ERA FIP xFIP WHIP K% BB% BABIP LOB% GB%
2014 5.18 4.46 4.36 1.52 17.50% 6.30% 0.339 69% 33%
2015 2.40 3.32 4.37 1.02 19.80% 6.40% 0.260 81.80% 34.10%

Hmmm. His ERA has dropped by more than 50% and seems to be backed up by his very good FIP. However, look at that xFIP. It is almost identical. The very good walk rates are also identical. His strikeouts are up a little, which is nice, but pay close attention to those last three columns. His BABIP went from above average (0.300) to below, the same is true for his left-on-base percentage (how often he strands baserunners). HIs groundball percentage stayed the same, and is pretty low, since he is a flyball pitcher. Basically, we can attribute much of his ERA drop to better BABIP luck and better luck with stranding runners. Neither of those things can be counted on going forward. His luck could change back quickly.

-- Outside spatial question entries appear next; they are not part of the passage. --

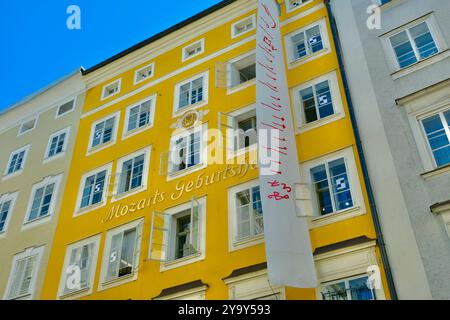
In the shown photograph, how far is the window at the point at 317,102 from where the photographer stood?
1909 centimetres

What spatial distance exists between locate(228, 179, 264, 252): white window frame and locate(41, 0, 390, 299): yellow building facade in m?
0.04

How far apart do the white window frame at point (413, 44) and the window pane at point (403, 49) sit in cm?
13

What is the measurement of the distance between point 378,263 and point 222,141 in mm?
8234

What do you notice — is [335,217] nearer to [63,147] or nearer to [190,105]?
[190,105]

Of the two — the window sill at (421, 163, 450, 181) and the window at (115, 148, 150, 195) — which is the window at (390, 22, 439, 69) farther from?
the window at (115, 148, 150, 195)

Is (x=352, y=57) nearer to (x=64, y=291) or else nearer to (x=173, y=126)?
(x=173, y=126)

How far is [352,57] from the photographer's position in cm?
1939

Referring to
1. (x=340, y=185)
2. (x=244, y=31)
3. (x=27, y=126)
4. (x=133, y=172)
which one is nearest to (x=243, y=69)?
(x=244, y=31)

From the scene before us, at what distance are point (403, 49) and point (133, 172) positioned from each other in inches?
454

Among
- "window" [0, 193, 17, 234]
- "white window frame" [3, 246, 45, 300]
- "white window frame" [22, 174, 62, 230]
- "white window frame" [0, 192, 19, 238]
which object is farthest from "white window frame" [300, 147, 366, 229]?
"window" [0, 193, 17, 234]

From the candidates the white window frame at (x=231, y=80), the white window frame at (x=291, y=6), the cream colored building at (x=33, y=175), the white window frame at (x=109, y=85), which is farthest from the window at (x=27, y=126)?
the white window frame at (x=291, y=6)

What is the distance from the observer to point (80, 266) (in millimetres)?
21141

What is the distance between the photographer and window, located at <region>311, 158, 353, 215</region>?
16.5 meters
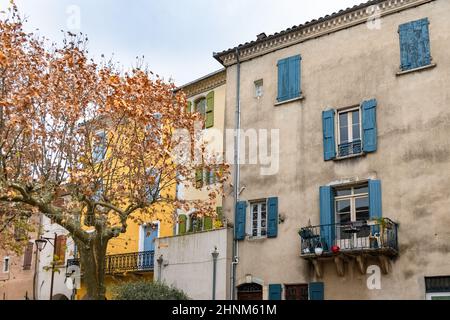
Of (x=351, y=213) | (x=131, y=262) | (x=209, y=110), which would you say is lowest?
(x=131, y=262)

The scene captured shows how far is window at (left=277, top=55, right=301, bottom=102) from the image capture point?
2300 cm

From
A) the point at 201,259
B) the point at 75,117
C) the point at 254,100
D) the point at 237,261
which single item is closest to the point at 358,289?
the point at 237,261

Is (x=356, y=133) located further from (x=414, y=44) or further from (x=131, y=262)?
(x=131, y=262)

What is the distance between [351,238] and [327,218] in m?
1.31

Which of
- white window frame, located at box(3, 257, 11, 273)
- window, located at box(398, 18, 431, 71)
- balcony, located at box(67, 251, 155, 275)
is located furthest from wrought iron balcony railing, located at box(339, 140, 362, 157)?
white window frame, located at box(3, 257, 11, 273)

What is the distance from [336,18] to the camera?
22203mm

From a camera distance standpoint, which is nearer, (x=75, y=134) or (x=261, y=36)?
(x=75, y=134)

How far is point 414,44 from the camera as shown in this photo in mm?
20172

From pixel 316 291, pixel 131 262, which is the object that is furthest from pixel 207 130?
pixel 316 291

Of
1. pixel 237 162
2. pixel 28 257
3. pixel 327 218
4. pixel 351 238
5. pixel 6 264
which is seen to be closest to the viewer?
pixel 351 238

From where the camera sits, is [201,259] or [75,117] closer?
[75,117]

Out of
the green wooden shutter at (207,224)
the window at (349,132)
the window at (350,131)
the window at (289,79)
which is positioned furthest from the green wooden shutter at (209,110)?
the window at (349,132)
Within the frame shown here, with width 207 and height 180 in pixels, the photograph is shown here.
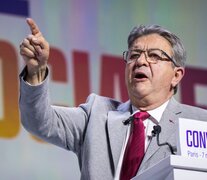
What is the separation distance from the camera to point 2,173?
2566 millimetres

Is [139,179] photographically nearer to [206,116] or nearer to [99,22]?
[206,116]

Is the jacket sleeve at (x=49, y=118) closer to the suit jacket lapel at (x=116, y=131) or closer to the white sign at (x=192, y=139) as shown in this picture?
the suit jacket lapel at (x=116, y=131)

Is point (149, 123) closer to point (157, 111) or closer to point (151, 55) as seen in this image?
point (157, 111)

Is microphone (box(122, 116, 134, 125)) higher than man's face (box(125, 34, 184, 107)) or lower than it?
lower

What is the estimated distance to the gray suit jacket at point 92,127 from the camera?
5.92 ft

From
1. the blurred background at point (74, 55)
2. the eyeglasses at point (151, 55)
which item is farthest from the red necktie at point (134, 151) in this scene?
the blurred background at point (74, 55)

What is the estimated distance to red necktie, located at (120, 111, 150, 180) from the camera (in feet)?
5.90

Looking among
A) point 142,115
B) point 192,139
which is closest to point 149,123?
point 142,115

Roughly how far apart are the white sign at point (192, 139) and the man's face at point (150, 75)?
2.12 feet

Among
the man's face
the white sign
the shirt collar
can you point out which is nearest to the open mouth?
the man's face

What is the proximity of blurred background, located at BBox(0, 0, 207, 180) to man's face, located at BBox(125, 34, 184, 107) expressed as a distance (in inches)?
30.5

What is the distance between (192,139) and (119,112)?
0.69 meters

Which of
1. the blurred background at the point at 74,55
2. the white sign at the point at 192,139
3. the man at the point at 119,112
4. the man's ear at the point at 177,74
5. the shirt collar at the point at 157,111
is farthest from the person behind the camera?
the blurred background at the point at 74,55

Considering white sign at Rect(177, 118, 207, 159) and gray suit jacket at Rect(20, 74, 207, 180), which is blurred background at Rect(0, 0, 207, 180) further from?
white sign at Rect(177, 118, 207, 159)
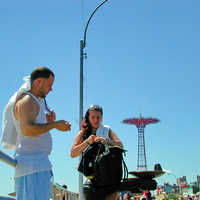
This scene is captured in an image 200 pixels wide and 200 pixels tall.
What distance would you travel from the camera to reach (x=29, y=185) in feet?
7.98

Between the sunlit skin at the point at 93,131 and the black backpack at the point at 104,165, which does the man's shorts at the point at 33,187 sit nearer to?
the black backpack at the point at 104,165

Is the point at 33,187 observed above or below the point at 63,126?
below

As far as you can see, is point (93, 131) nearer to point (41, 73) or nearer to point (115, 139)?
point (115, 139)

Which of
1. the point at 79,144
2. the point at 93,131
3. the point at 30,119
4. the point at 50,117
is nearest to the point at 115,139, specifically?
the point at 93,131

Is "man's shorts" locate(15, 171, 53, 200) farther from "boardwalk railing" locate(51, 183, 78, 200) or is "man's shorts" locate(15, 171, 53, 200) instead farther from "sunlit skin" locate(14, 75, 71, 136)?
"boardwalk railing" locate(51, 183, 78, 200)

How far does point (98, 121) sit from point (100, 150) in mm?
717

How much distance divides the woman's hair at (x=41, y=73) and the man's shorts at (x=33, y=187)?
766mm

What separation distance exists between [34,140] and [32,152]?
9 centimetres

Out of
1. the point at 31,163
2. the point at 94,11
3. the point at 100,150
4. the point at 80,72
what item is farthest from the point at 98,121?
the point at 94,11

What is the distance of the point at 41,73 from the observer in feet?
9.41

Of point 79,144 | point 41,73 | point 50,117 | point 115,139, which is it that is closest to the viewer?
point 41,73

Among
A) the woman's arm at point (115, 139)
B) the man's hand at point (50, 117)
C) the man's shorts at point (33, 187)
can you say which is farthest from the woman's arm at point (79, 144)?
the man's shorts at point (33, 187)

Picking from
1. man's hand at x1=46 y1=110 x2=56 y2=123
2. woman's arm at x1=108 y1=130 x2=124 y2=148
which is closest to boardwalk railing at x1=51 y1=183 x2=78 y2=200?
woman's arm at x1=108 y1=130 x2=124 y2=148

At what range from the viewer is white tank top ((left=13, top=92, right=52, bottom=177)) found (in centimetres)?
249
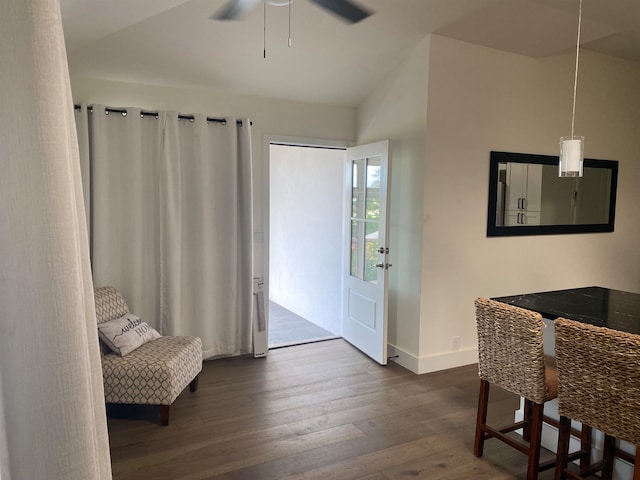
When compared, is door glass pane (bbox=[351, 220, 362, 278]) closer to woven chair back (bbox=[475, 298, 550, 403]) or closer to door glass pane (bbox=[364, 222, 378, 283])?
door glass pane (bbox=[364, 222, 378, 283])

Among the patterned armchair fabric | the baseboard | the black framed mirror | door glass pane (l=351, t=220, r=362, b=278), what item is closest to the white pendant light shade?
the black framed mirror

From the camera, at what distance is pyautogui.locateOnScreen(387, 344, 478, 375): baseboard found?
12.8 ft

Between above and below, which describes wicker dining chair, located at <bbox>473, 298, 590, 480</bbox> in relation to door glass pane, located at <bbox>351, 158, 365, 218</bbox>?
below

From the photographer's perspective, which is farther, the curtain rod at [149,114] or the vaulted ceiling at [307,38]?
the curtain rod at [149,114]

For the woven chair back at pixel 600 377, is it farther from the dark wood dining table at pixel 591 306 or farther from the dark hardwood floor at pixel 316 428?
the dark hardwood floor at pixel 316 428

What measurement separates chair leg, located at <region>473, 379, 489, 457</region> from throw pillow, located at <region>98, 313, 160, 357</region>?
7.70ft

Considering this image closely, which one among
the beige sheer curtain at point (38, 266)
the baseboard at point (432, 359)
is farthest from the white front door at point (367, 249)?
the beige sheer curtain at point (38, 266)

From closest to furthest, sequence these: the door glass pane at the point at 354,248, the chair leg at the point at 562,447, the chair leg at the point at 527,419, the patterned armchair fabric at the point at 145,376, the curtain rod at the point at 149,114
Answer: the chair leg at the point at 562,447 → the chair leg at the point at 527,419 → the patterned armchair fabric at the point at 145,376 → the curtain rod at the point at 149,114 → the door glass pane at the point at 354,248

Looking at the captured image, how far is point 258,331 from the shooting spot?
4.25m

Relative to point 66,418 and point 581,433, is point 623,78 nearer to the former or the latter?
point 581,433

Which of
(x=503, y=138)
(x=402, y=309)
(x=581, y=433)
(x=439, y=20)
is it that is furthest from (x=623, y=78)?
(x=581, y=433)

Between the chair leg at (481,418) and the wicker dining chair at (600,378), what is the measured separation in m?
0.48

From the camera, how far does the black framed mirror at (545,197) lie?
13.6 ft

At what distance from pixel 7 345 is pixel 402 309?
3.61 metres
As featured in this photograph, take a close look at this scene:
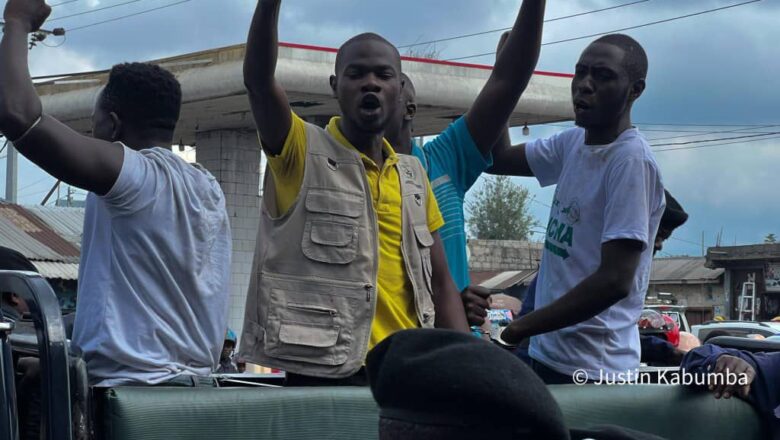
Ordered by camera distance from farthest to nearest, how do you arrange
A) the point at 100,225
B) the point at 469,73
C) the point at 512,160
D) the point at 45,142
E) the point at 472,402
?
the point at 469,73 → the point at 512,160 → the point at 100,225 → the point at 45,142 → the point at 472,402

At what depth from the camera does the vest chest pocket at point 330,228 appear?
361cm

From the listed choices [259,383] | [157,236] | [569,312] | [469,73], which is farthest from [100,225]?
[469,73]

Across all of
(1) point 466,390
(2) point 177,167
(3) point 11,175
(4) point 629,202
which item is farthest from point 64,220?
(1) point 466,390

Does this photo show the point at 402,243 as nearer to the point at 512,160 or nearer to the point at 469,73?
the point at 512,160

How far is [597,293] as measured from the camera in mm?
3814

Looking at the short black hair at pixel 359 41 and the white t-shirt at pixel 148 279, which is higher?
the short black hair at pixel 359 41

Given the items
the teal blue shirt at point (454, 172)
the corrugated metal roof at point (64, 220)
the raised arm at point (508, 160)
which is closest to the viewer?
the teal blue shirt at point (454, 172)

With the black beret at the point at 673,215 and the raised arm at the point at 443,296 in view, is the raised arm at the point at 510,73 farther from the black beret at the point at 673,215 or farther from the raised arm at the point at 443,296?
the black beret at the point at 673,215

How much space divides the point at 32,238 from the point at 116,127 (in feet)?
69.0

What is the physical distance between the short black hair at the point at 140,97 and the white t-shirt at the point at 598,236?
1389 mm

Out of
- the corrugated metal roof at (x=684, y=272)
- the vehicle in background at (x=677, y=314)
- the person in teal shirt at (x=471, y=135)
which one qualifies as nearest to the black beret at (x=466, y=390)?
the person in teal shirt at (x=471, y=135)

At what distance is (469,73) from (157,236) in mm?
16249

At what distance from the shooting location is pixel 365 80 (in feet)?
12.5

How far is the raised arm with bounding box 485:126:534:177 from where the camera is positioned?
15.4 ft
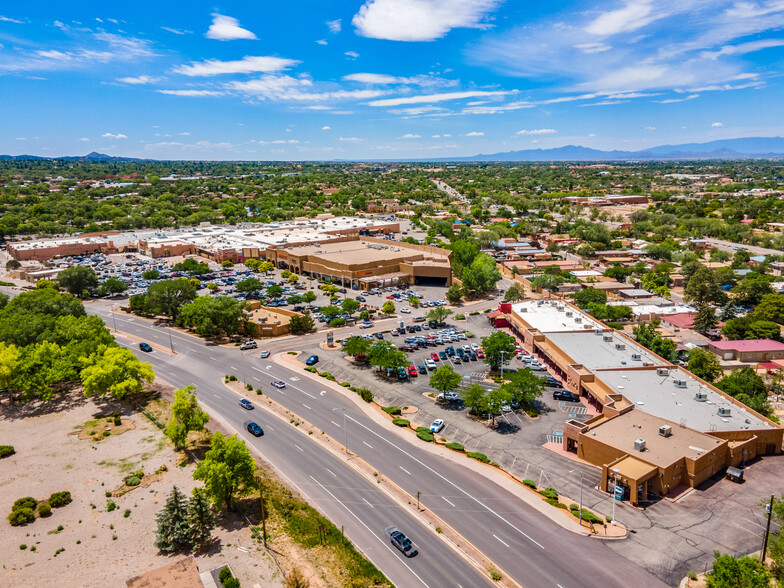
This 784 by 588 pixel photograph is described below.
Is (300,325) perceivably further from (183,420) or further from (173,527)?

He throws an 88 mph fastball, a slider, a curve, and a change. Overall, he gets a below-average 7.4% swinging strike rate. Looking by pitch type, only his slider gets above average swinging strike rates. The rest range from bad to abysmal. Only the curveball gets a good groundball rate. The rest are, once again, poor. Throw in the fact that his velocity is already very low and you get a very dangerous and risky flyball pitcher. Don't be fooled by his early season success. Lewis is still the same pitcher he was last year. He relies very heavily on that slow fastball and his admittedly good slider.

He has upped the movement on his fastball this year, which is contributing heavily to his increased strikeout rate, but it just won't be enough to keep up his ERA or FIP once regression hits. Stay a safe distance away from Lewis and thank me later. Tschus!